Case ID: ny-st-rep_6/html/0695-01.html
Source: Caselaw Access Project
Author: {"author": "Barnard, P. J.", "license": "Public Domain", "url": "https://static.case.law/"}
Date Created: 2024-08-24T03:29:51.129683

Theodore H. Vetterlein and Bernand Vetterlein, App’lts, v. Demas Barnes, Resp’t.
    
      (Supreme Court, General Term, Second Department,
    
    
      Filed February 15, 1887.)
    
    Assignee—In bankruptcy—Where lien cannot be enforced against HIM INDIVIDUALLY.
    The defendant as assignee in bankruptcy of a certain firm collected certain sums of money in ignorance of the trust existing as to one-eighth of the proceeds in favor of the plaintiff’s firm and paid it over under the decree of the bankrupt court as part of the assets of the bankrupt firm. Held, that the defendant cannot be called upon to answer as an individual for the money in question.
    Appeal from a judgment entered in favor of defendant upon a trial at the Kings county special term.
    
      Roger M. Sherman, for app’lts; James K. Hill, Wing & .Shoudy, for resp’t.
   Barnard, P. J.

The defendant was the assignee in bankruptcy of the firm of Th. H. Vetterlein & Sons and also of the firm of Vetterlein & Co. There had been a firm known as the H. & B. Vetterlein & Co., which had been dissolved in 1865.

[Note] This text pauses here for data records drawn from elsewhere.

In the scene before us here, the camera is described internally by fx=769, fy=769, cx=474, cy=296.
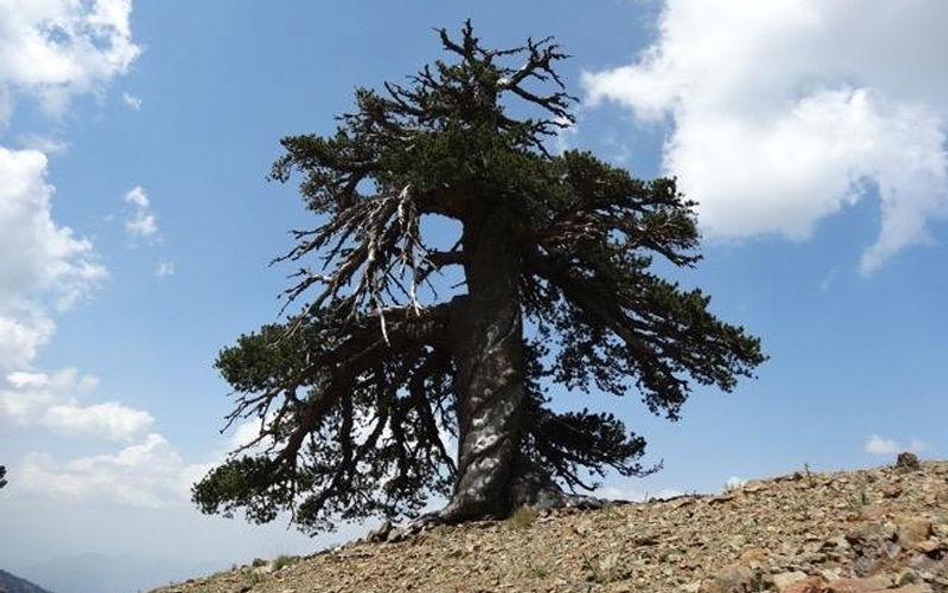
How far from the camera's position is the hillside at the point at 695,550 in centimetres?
588

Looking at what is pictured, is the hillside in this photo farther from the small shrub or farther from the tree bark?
the tree bark

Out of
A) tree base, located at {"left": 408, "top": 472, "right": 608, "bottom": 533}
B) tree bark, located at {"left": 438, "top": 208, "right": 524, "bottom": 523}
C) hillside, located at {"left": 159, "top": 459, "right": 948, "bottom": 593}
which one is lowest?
hillside, located at {"left": 159, "top": 459, "right": 948, "bottom": 593}

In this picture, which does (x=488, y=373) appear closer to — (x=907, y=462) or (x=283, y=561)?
(x=283, y=561)

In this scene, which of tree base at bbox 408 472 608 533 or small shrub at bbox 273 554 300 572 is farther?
tree base at bbox 408 472 608 533

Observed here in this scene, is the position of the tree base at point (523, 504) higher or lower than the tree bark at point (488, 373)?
lower

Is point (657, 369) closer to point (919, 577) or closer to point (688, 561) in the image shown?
point (688, 561)

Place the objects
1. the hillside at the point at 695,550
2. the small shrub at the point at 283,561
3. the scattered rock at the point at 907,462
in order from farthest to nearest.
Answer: the small shrub at the point at 283,561, the scattered rock at the point at 907,462, the hillside at the point at 695,550

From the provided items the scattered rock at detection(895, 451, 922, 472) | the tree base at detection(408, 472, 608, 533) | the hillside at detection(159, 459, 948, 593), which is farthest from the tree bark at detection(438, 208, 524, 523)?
the scattered rock at detection(895, 451, 922, 472)

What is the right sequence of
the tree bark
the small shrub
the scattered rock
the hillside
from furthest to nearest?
the tree bark < the small shrub < the scattered rock < the hillside

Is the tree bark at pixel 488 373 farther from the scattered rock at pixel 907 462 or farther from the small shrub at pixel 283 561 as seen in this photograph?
the scattered rock at pixel 907 462

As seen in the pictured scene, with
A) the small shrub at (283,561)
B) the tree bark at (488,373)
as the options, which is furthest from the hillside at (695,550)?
the tree bark at (488,373)

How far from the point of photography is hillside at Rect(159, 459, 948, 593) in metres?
5.88

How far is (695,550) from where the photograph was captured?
7441 millimetres

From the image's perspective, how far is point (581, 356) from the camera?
60.0 ft
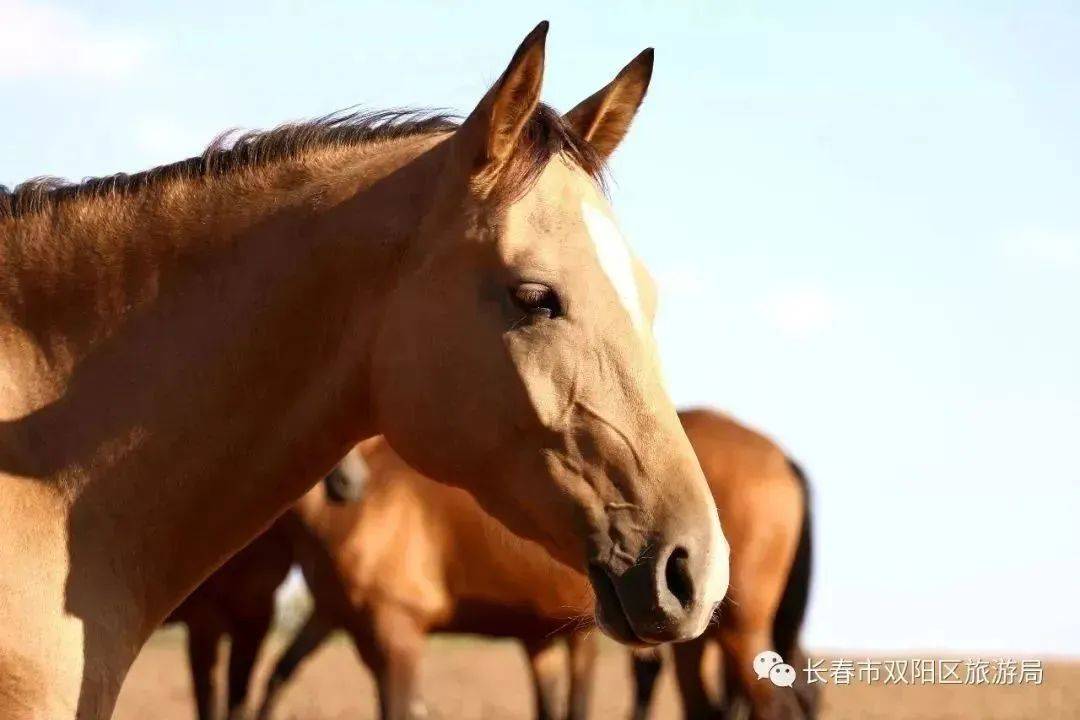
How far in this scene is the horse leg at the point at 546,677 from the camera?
1055 centimetres

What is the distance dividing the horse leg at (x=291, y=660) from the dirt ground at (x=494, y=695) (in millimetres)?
1833

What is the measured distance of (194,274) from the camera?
313 cm

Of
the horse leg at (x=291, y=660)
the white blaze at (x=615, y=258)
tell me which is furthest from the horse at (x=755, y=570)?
the white blaze at (x=615, y=258)

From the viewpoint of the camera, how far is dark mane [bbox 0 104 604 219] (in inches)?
127

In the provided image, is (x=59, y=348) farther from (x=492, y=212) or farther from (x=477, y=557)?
(x=477, y=557)

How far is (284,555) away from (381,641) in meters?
1.16

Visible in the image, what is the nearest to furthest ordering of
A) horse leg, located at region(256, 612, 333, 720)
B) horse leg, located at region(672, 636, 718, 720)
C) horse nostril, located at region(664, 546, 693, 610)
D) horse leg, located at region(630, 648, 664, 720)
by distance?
horse nostril, located at region(664, 546, 693, 610) → horse leg, located at region(672, 636, 718, 720) → horse leg, located at region(256, 612, 333, 720) → horse leg, located at region(630, 648, 664, 720)

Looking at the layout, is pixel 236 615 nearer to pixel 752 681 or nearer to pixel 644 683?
pixel 644 683

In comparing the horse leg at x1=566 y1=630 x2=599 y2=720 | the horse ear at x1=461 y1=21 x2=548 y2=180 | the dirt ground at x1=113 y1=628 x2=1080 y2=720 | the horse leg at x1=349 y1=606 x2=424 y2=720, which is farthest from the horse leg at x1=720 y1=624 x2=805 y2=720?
the horse ear at x1=461 y1=21 x2=548 y2=180

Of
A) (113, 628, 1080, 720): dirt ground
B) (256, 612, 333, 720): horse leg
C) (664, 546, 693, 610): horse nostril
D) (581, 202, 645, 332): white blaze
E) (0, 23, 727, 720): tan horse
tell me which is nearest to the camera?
(664, 546, 693, 610): horse nostril

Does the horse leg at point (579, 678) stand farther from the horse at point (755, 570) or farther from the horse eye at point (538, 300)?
the horse eye at point (538, 300)

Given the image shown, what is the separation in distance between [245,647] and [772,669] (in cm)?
387

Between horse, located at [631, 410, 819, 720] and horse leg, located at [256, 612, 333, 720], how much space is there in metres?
2.73

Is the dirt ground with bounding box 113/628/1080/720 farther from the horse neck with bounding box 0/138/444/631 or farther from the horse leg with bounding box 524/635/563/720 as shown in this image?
the horse neck with bounding box 0/138/444/631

The bankrupt firm succeeded the firm thus dissolved. The defendant was also the assignee in bankruptcy of Theodore H. Vetterlein individually who was a partner in all the firms. The original firm contained Bernard Vetterlein, who was not a member of the succeeding firms though those firms contained one of the same name who was the nephew of Bernard Vetterlein. When the first firm dissolved in 1865 there was a claim held by the firm against Sanders & 'Co., of Philadelphia, for a portion of the sales moneys of the steamer Cambria. The firm organized upon the cessasation of the old firm opened an account with the old firm. The books of the new firm show a debt against Sanders & Co. on account of the Cambria. The books of the bankrupt firm fail to show with any distinctness the interest in the old firm, but do show the claim against Sanders & Co., to be an asset of the bankrupt firm. The defendant collected this sum in ignorance of the trust existing as to one-eighth of the proceeds in favor of the plaintiff’s firm and paid it over under the decree of the bankrupt court as part of the assets of the new firm which he represented.

The bankrupt firm could have recovered it, and if it could, the defendant could as representing it. It would then be his duty to return it as assets of the estate if he was ignorant of the trust.

Neither the books of the bankrupt firm or other evidence show facts from which knowledge could be imputed to the assignee of the trust between the firms.

The liability is no greater of different in respect to the Morse property. That was held by Theodore H. Vetterlein subject to an accounting between the old firm and the succeeding bankrupt firm.

There was no notice of this liability to account for the interest of the old firm in the proceeds. The defendant representing Theodore collected the money and returned it as assets of his estate.

The defendant cannot be called upon to answer as an individual for the moneys in question received in ignorance of the facts. He received it in a representative capacity and never had any title to it as an individual.

The judgment of the special term should therefore he affirmed, with costs.

Dykman, J., concurs; Pratt, J., dissents.